動く世界に聖闘士達

『しかしここで俺までダシに使うとは、全く恐れ入るぜ』
『そう言うなデスマスク。この皇帝陛下は公務ならともかくとしても私的な事・・・特に身内に関することに関してあまり悪く言われるような事は笑ってすませられる程、精神的にタフじゃない。顔は平静を装ってはいてもな』
『だから俺との対比で自分がそう言わずとも済ませるような言い方をしたって事か・・・本当強かだぜ、あんた』
デスマスクはそこで自分との違いについて漏らすと、アイオロスから爽やかな声色でいて的確にピオニーの心情を読む声が返ってきたことに苦笑い気味な賛辞の声を漏らす。
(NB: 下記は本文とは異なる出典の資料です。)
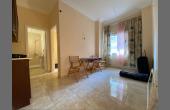 1060, Светлая, уютная квартира в доме с бассейном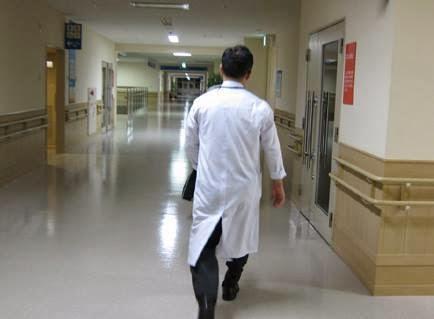 طبيب قام بفعل لا يصدقة عقل دكتور طب اطباء الطب مستشفى - doctor hospital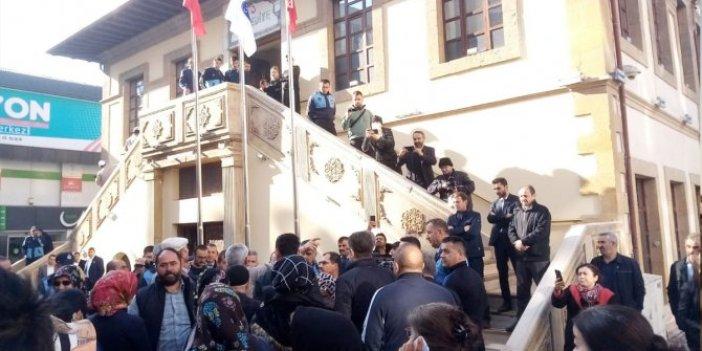 Çorumlulardan AKP'li Başkana istifa çağrısı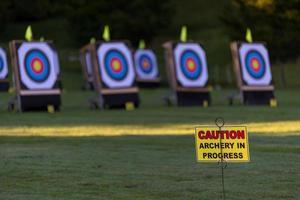 Warnung am Bogenschießen Feld foto
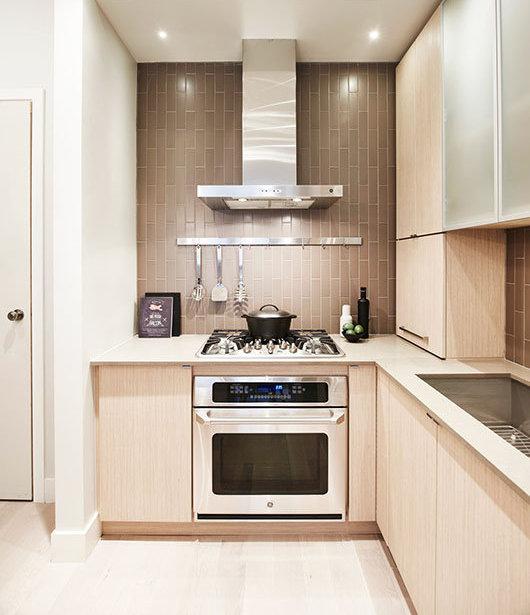 260 Salter Street, New Westminster, BC V3M 0J4, Canada Kitchen!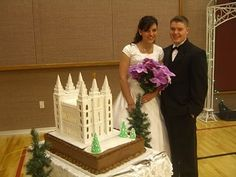 Now that is a wedding cake!!!!  If I ever get lucky enough to get married THIS is the cake I want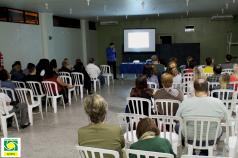 Psicanalista e terapeuta ensina profissionais a atender de forma holística na ACIESV
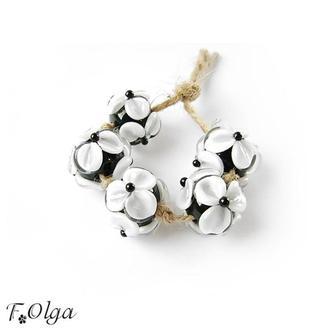 Бусины «Цветы белые на черном»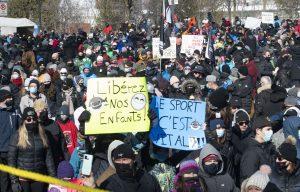 Imposante foule à Québec pour la reprise des sports organisés – LE DEVOIR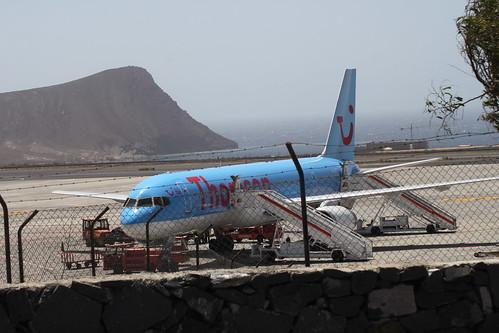 Thomson 757 @ Tenerife Sur Airport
「・・・すまんな、ここにまで呼び出して。だがこれで決心がついた・・・勝手で済まないが今から俺はアスランを始めとして臣下を集め、話をしたいと思う。お前達はまた部屋に戻ってくれ」
「・・・はい、では失礼します」
と、ピオニーが決心がついたようで静かにその後の事の為に退出を願う声を向けてきた事にカノンは渋ることなく頷いて了承し、三人は部屋を後にしていく。
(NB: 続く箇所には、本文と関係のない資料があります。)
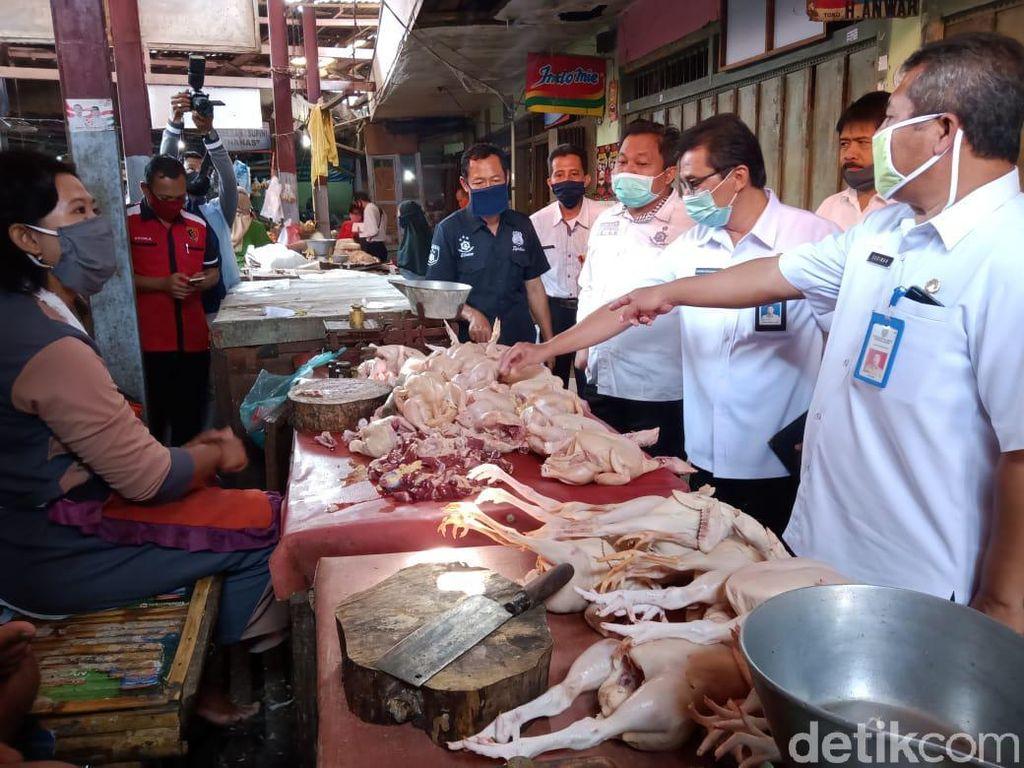 Satgas Pangan Probolinggo Selidiki Harga Daging Ayam yang Masih Mahal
・・・そして部屋に戻った三人はすぐにルーク達にピオニーに呼び出された理由と部屋を出るまでの経緯について話をした。



「・・・という訳だ」
「成程。そういうことなら大佐に対して何らかの処置が下る事は間違いないでしょうね」
「・・・それって、今までのタルタロスの事だとかそういった事を言ってるんだよな?」
「そうです。今まで大佐が取ってきた行動は不慮の事態であったりということを差し引いたとしても、責任を取らねばならなければならないことが多くあります。それらはピオニー陛下の懐刀という立場に加えて陛下自身が大佐を重用していたからこそになりますが、今まで見過ごされていた面も多いでしょう。しかし貴殿方がセントビナーで会ったグレン将軍のような考え方をされる方がいるなら、陛下の気持ちも相まってそういった事は許されなくなると思いますよ」
「そうか・・・」
・・・それでカノン達が全て話終わりルークが確認の声を上げると、ムウが申し上げていく話のそれらに浮かない表情を浮かべる。
「どうした、ルーク?」
「いや・・・話を聞いていくと俺ってジェイドからすると過去の過ちみたいな存在なんだろ?・・・正直な気持ちを言うとさ・・・俺にはそんなこと関係ねぇって怒りの気持ちと、なんか妙な罪悪感みたいなモヤモヤした気持ちが二つ入り交じって、どう思えばいいかわかんねぇんだ・・・ジェイドに対してさ・・・」
「・・・そういうことか・・・」
アルデバランが心配そうに声をかけるとルークが漏らした複雑だと語る表情と声に、アルデバランを始めとして一同も表情を変える・・・ルーク自身には確かに悪いところはないが、レプリカという存在がいることへの葛藤をジェイドは持っている。それにルーク自身、自分がレプリカという立場にいることに今も表面上見せてはいないが思い悩む事もある・・・自身の立場や考えにジェイドの気持ち、それらを受けたからこそルークが悩んでいるのだと気付いた為に。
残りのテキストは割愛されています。